### Work required:
Answer these questions about the opinion piece on Liz Truss:
1. What did the news notification on the writer's phone say?
2. What had the prime minister favored linking benefits to?
3. What rationale does the piece give for reversing the national insurance increase?

### Document excerpt:
Liz Truss is a prisoner of her own party

Adam Wildsmith

October 10, 2022

When I began writing this piece, I thought the economic turmoil of the last fortnight demanded a change in government strategy – perhaps a reversal of certain elements of the mini-Budget. Did I expect Liz Truss to perform a dreaded U-turn? Of course, I didn’t.  Not only had the prime minister spent her entire active premiership doubling down on her new economic agenda, but a U-turn would run counter to everything her hero Margaret Thatcher, and by extension Liz Truss herself, believes in.  

Or so I thought. Then came the news notification on my mobile phone: ‘Kwarteng scraps 45p tax rate cut’. I was speechless. But by late last Sunday it had become patently clear, the mini-Budget was at risk of being voted down – by Tory MPs. Tax cuts for millionaires during a cost-of-living crisis was a step too far for too many in the parliamentary party – a view I entirely sympathise with.  

Now it seems likely the prime minister will perform a second screeching U-turn (you can almost smell the burning tarmac) and cave into backbench MPs who want her to commit to uplifting benefits with inflation. 

The prime minister it is understood, had favoured linking benefits to wage growth, which currently sits below inflation. Plainly speaking this option would see millions of welfare claimants receive a real terms pay cut. While the prime minister says she is still yet to decide either way, pressure from cabinet and her colleagues on the backbenches makes it all but certain she will about-turn on this planned policy as well.  

It is somewhat confusing why Liz Truss would have mustered such an idea to begin with. The entire rationale behind the reversal of the national insurance increase was that it ‘honoured a manifesto commitment’. Surely the PM hasn’t forgotten that uplifting benefits with inflation was a manifesto commitment also? It would be cruel and misguided to slash welfare payments, having just tried to reduce taxes for the wealthiest.

### Material:
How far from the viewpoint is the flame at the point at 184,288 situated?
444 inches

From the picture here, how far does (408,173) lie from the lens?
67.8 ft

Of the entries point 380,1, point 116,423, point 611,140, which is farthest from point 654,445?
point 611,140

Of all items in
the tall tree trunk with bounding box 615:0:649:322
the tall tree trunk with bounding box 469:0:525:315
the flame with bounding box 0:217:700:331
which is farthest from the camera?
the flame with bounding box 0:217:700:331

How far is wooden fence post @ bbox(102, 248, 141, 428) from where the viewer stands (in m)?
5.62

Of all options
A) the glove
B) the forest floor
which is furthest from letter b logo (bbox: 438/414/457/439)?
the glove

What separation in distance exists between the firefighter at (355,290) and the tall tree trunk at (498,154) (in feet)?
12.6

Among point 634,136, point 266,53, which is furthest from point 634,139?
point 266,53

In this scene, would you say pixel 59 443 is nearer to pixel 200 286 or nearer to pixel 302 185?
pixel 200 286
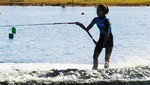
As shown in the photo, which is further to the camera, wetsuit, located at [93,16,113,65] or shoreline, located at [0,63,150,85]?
wetsuit, located at [93,16,113,65]

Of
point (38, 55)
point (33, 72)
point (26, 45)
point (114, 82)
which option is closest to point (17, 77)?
point (33, 72)

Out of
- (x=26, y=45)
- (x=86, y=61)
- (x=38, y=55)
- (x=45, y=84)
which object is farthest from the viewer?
(x=26, y=45)

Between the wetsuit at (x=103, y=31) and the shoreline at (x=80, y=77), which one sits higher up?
the wetsuit at (x=103, y=31)

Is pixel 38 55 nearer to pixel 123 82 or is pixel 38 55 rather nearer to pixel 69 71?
pixel 69 71

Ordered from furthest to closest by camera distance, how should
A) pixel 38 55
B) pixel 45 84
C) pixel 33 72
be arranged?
pixel 38 55
pixel 33 72
pixel 45 84

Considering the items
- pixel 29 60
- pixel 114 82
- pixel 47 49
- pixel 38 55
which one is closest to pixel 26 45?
pixel 47 49

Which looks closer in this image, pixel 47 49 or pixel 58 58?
pixel 58 58

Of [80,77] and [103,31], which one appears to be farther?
[103,31]

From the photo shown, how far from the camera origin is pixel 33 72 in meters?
11.9

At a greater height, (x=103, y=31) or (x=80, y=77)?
(x=103, y=31)

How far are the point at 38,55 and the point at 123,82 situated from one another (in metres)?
10.8

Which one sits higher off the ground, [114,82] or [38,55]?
[114,82]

### Answer in full:
1. ‘Kwarteng scraps 45p tax rate cut’
2. Wage growth, which currently sits below inflation.
3. That it ‘honoured a manifesto commitment’.